Zu Gast: Dr. Lore-Maria Peschel-Gutzeit und Prof. Dr. Paul Kirchhof · 23.05.2009
Ein Festwochenende steht bevor: 60 Jahre Grundgesetz - 60 Jahre Bundesrepublik. Zwei Zeitzeugen, die diese Jahrzehnte mit erlebt und die Rechtsprechung mit gestaltet haben, sind unsere Gäste bei "Radiofeuilleton - Im Gespräch": Dr. Lore Maria Peschel-Gutzeit (Jahrgang 1932) zählt zu den profiliertesten Juristinnen des Landes: Sie war Justizsenatorin in Berlin und Hamburg und hat sich auch als Anwältin und Richterin zeitlebens für die Durchsetzung der Grundrechte stark gemacht.

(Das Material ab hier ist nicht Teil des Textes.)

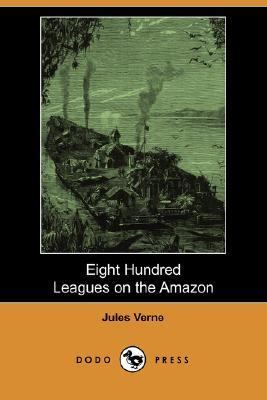 Eight Hundred Leagues on the Amazon  N/A 9781406554182 Front Cover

"Die Würde des Menschen ist unantastbar. Es es gibt keinen wichtigeren Artikel, den kann man nicht toppen, das ist sozusagen, die Krone der Schöpfung. Oder Art. 2 – das ist eine echtes Freiheitsrecht, Art. 3 die Gleichbehandlung! Das sind Artikel, die aus der Französischen Revolution stammen und aus der amerikanischen Verfassung. Dann die garantierte Religionsfreiheit, die garantierte Meinungsfreiheit – das ist doch etwas, was nicht hoch genug einzuschätzen ist!."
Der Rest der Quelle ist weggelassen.